There are only ten seconds left until she has to undress.  She knows that these are her only ten seconds—they are ticking by in her head, in her throbbing adrenal gland.  She knows that once they’re gone she will reveal her everything to the twenty twenty-something’s circled around her. From her pedestal, she watches them, these student artists.  Most are only half-awake, more absorbed in setting out their paints and drinking their lattes than in her.

But she is still intent on her modesty and folds her arms more tightly over the lapels of the robe the professor handed to her when she arrived half an hour ago.  This robe is my castle, she thinks, my one true and constant friend.  And meanwhile the adrenaline surges higher in her throat, threatening vomit, refusing to plummet anywhere below her belt line—

So she knows.  This is not a Sex Thing.  If any one thing, she would have to say this is about the ten minutes after sex, when she stands up to go to the bathroom and her husband picks up the remote to catch the last few minutes of Conan.  God knows she’s undergone fifteen pounds and twelve years of the marital bed, but he’s her husband, dammit, and could withstand a few minutes more of afterglow.

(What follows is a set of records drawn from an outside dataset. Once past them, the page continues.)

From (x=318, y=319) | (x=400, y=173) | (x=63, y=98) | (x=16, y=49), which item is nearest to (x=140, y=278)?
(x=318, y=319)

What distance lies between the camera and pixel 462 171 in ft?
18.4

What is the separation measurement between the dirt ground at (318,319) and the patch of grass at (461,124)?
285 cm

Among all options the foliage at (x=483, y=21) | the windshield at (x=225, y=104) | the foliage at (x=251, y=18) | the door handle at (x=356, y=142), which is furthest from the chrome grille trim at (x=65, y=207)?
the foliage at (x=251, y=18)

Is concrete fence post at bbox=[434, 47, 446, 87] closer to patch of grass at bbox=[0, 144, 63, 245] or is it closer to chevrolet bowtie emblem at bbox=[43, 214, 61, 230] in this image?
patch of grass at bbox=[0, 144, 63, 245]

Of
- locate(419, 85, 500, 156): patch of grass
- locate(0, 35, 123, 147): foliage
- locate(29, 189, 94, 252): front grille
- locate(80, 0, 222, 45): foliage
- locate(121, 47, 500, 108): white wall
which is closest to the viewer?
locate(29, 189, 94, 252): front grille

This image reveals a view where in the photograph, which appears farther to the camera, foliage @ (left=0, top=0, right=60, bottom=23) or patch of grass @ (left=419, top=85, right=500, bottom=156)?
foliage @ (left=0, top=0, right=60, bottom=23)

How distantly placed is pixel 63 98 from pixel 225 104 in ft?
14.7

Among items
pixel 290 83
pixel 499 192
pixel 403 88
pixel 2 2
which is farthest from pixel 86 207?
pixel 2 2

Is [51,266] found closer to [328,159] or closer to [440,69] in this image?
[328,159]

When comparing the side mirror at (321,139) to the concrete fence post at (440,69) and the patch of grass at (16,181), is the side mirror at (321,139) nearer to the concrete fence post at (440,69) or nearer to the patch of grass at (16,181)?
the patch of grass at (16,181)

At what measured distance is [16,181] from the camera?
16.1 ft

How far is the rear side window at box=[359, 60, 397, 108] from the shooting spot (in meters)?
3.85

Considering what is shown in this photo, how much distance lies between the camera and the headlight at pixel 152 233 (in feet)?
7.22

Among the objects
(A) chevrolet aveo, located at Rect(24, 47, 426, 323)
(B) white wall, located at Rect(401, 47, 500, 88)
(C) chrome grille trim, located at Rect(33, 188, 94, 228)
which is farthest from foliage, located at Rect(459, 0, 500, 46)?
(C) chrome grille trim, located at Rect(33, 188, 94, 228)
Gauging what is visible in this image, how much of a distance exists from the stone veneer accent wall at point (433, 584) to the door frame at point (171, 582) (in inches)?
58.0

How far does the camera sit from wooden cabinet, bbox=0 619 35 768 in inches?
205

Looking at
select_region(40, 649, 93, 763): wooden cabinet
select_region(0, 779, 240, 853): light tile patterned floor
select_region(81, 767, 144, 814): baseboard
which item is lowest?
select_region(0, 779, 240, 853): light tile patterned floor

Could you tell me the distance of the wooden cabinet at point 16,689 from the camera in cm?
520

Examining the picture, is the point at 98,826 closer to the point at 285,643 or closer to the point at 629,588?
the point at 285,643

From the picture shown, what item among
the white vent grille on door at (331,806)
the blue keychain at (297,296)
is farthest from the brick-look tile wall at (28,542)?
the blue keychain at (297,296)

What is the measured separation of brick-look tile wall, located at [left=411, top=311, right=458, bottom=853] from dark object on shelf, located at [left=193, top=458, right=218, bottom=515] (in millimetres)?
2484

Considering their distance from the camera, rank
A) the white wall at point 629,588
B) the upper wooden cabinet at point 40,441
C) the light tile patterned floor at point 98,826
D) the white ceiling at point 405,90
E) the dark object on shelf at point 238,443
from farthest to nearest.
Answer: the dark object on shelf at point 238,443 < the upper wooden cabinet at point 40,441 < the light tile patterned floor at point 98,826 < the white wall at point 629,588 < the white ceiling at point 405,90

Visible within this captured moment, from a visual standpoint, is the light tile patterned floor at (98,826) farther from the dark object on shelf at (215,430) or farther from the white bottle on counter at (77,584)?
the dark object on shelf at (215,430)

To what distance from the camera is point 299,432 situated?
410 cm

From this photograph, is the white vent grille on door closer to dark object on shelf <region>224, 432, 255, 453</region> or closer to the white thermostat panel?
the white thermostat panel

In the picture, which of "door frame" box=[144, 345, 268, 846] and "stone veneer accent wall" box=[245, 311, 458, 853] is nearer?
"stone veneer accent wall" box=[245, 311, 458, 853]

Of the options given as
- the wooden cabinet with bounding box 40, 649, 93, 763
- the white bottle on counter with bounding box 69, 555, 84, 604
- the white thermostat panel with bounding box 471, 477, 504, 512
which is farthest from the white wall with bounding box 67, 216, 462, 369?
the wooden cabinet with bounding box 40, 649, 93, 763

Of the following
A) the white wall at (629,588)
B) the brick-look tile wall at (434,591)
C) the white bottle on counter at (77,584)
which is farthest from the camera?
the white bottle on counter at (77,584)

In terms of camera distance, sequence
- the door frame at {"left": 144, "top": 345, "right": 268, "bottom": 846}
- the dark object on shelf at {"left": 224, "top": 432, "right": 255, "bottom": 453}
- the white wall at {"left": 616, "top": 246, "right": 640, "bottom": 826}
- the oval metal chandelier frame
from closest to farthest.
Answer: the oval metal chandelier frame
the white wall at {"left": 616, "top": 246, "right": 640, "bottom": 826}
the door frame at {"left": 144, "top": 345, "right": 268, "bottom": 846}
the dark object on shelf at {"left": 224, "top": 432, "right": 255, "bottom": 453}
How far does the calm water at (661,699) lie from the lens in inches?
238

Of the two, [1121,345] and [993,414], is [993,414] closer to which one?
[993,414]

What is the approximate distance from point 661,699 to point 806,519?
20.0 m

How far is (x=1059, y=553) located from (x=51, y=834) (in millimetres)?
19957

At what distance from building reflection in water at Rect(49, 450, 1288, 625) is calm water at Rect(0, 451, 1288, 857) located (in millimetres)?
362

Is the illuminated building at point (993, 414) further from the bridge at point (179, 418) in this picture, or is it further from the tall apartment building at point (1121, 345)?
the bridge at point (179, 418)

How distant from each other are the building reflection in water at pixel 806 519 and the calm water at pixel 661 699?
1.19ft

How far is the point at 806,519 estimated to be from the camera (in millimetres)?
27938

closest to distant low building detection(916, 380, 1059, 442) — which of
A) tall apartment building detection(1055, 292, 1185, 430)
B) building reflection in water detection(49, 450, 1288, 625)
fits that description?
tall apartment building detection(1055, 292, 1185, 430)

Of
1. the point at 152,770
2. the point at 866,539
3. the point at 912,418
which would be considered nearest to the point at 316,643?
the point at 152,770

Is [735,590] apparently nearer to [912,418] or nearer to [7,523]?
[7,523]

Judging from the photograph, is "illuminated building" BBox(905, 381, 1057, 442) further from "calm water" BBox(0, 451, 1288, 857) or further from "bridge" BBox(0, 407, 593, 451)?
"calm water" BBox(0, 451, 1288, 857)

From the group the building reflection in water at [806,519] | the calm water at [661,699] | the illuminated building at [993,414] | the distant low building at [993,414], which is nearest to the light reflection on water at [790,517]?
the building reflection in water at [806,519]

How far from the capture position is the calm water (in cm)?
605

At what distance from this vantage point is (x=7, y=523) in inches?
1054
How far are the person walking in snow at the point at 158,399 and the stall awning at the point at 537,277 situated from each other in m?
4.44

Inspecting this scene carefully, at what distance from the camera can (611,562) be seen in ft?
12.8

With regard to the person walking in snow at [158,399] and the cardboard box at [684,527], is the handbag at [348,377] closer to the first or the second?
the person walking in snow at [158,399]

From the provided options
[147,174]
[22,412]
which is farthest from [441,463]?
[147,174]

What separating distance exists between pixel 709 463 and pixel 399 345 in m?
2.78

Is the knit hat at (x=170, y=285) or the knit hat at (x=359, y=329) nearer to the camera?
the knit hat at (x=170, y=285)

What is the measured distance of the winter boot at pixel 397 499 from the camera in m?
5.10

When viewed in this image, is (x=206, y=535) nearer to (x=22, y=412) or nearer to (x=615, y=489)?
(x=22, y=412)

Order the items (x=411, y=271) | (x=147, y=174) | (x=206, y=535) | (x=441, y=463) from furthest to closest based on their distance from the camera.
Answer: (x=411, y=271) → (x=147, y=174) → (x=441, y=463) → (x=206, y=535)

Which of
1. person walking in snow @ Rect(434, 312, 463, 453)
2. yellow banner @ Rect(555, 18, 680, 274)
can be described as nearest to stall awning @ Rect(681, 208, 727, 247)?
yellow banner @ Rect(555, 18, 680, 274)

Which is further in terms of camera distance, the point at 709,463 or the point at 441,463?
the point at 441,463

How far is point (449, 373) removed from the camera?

In fact, she thinks, I signed up to pose, not for his half-wit appreciation, but for myself.  For solidarity with the late great nudes of the past.  With the Picassos, the Tintarettos, the Rubens so sensationally fat as to give rise to euphemism.  Yes, for the fat, the thin, whether fauve or Romantic!  For all those women descending their staircases or lounging among pillows and sheets, their eyelids heavily seductive in the opiate haze.  She seeks them all.  A seeker of beauty, of artistry, she stands here now, ready to join them in laying bare the ancient, canonical Truths.  This may not be a sex thing, but she hopes it’s the teensiest bit erotic.  Oh yes, yes, she thinks.  I am epiphany in all its naked glory.

And now her time has come and the robe is slipping, slipping.  It’s past her collar, and now her shoulders and now her hips.  She is emerging from the terry cloth as some magnificent tree, some beautiful white birch growing, reaching up and out towards the sky in seconds.  She wants to lift up her arms.  She wants to sing.